■ DATA RECORDS ■
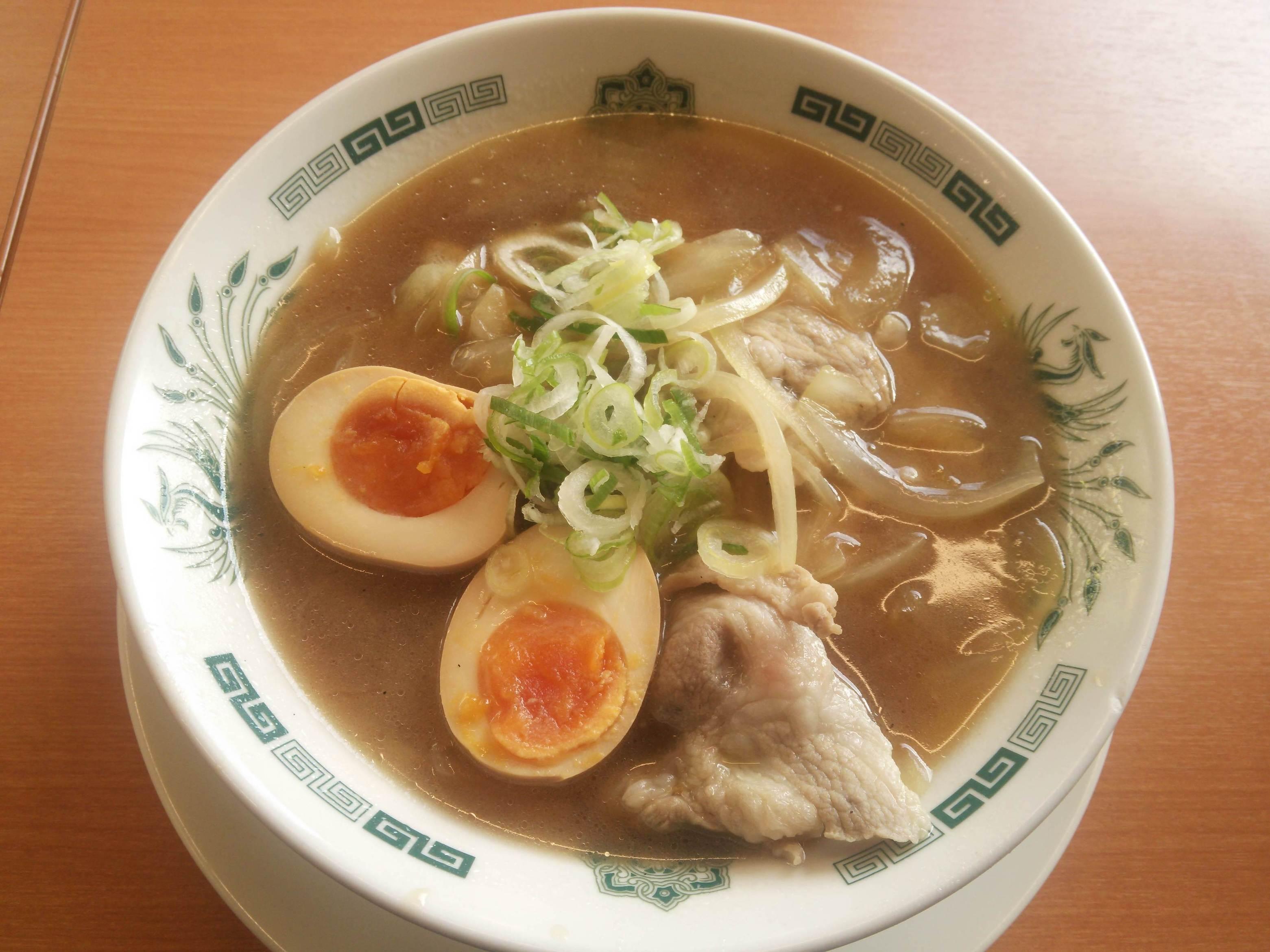 日高屋 春日部東口駅前店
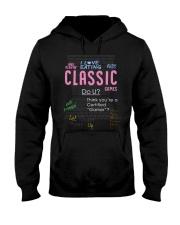 I love eating classic games shirt Hooded Sweatshirt thumbnail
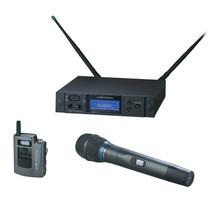Sistema Inalambrico Doble Audio-technica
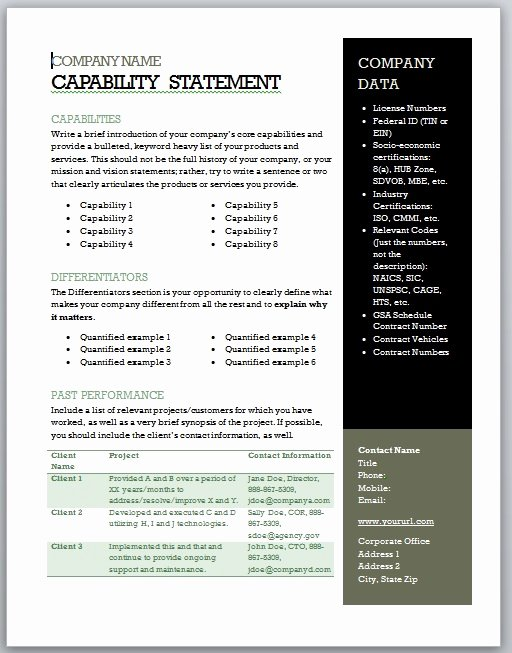 Free Capability Statement Template Word Fresh Get Started Quickly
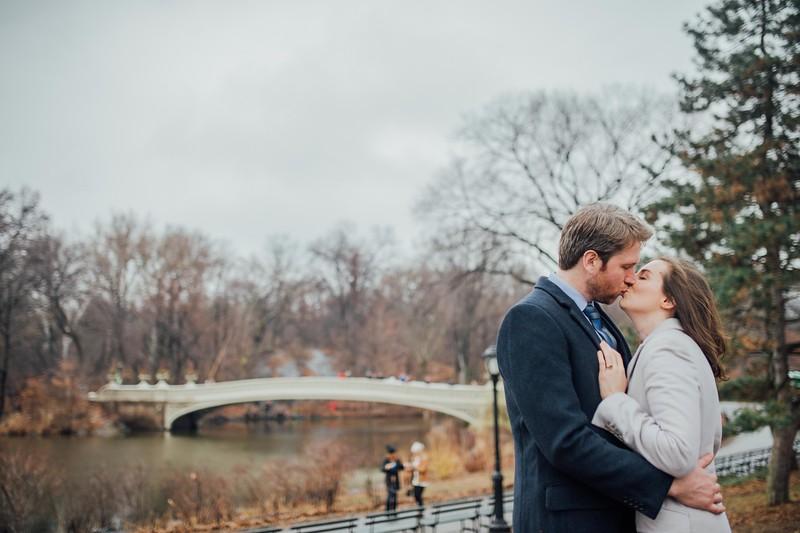 Tara & Pius - Central Park Wedding (128).jpg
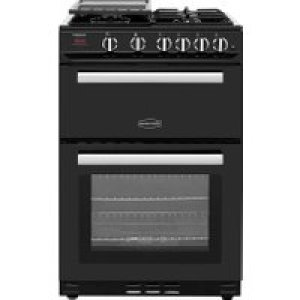 Rangemaster Professional Plus 60 PROP60NGFBL/C 60cm Gas Cooker with Variable Gas Grill - Black / Chrome - B/B Rated AO SALE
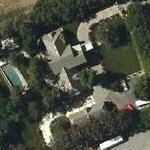 John Schneider's House (Google Maps)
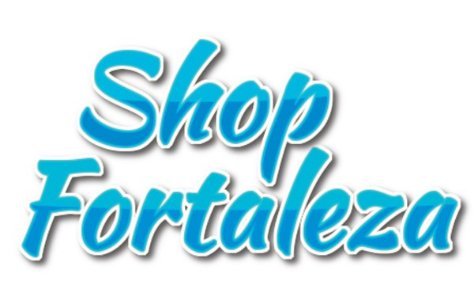 Shop Fortaleza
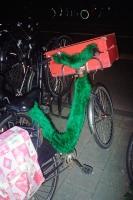 126_plant-fiets01b.jpg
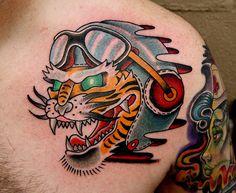 tiger pilot | by Myke Chambers www.mykechambers.com | myke chambers | Flickr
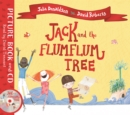 Jack and the Flumflum Tree : Book and CD Pack - Book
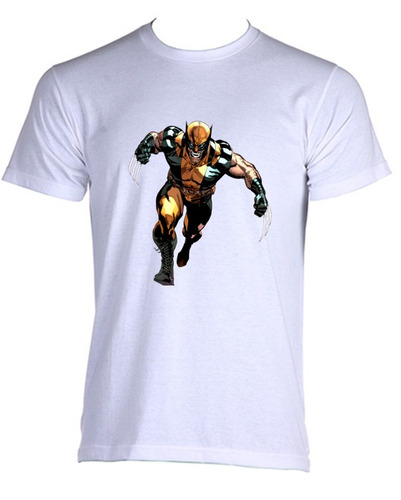 camiseta allsgeek x-men x men  - marvel - pronta entrega  03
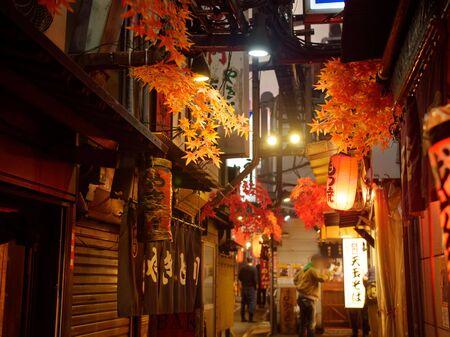 Shinjuku's Bar District Standard-Bild - 139608869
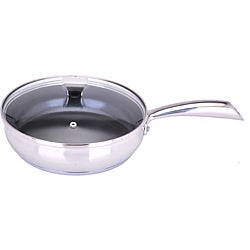 Art cuisine chaudron 11 inch stainless steel deep frypan for Art and cuisine ceramic cookware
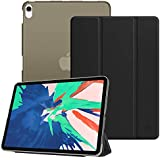 """Fintie Slimshell Case for iPad Pro 11"""" 2018 - Lightweight Smart Stand Cover with Translucent Frosted Back Cover Protector, Auto Sleep/Wake for Apple iPad Pro 11 inch (2018 Release), Black"""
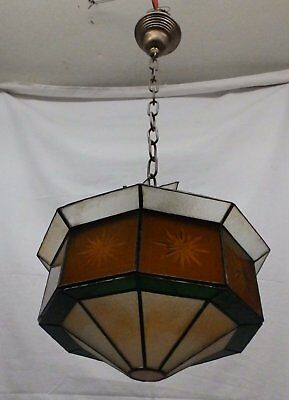 Vintage Green Amber Opalescent Stained Glass Ceiling Light North Star 4055-15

■ EXERCISE REQUIREMENTS ■
Copy only this, please: the line with "Art cuisine chaudron" and every line after it through the end of the data, with no pictures.

■ SOLUTION FOR THIS EXERCISE ■
 Art cuisine chaudron 11 inch stainless steel deep frypan for Art and cuisine ceramic cookware
 """Fintie Slimshell Case for iPad Pro 11"""" 2018 - Lightweight Smart Stand Cover with Translucent Frosted Back Cover Protector, Auto Sleep/Wake for Apple iPad Pro 11 inch (2018 Release), Black"""
 Vintage Green Amber Opalescent Stained Glass Ceiling Light North Star 4055-15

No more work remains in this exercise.